### Task item
Tally the lines below that contain the word "rank", then give the tally alone.

Records contained in a dataset

= = = = =

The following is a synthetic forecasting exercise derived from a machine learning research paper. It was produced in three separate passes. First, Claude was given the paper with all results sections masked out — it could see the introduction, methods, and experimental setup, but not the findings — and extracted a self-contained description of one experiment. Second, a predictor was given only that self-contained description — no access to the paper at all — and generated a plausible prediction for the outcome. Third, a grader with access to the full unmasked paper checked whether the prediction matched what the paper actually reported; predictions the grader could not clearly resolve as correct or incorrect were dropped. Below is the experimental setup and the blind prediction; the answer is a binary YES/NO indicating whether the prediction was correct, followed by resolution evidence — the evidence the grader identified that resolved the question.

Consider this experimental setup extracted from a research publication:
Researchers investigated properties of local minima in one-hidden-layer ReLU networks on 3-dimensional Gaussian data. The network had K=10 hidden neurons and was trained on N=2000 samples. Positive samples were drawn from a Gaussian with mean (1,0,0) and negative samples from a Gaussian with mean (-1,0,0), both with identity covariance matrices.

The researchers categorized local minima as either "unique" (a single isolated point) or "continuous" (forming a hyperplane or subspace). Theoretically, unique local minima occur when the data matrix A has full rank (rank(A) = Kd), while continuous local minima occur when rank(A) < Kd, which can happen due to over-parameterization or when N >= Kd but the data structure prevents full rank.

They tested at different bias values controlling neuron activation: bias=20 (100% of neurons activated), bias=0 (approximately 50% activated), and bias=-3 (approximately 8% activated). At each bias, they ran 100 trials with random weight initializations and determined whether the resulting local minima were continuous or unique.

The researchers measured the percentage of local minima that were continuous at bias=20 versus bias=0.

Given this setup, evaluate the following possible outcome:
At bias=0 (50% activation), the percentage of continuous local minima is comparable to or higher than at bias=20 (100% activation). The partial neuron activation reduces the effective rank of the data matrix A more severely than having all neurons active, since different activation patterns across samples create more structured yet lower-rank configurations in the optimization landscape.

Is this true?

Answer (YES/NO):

= = = = =

### Expected answer
2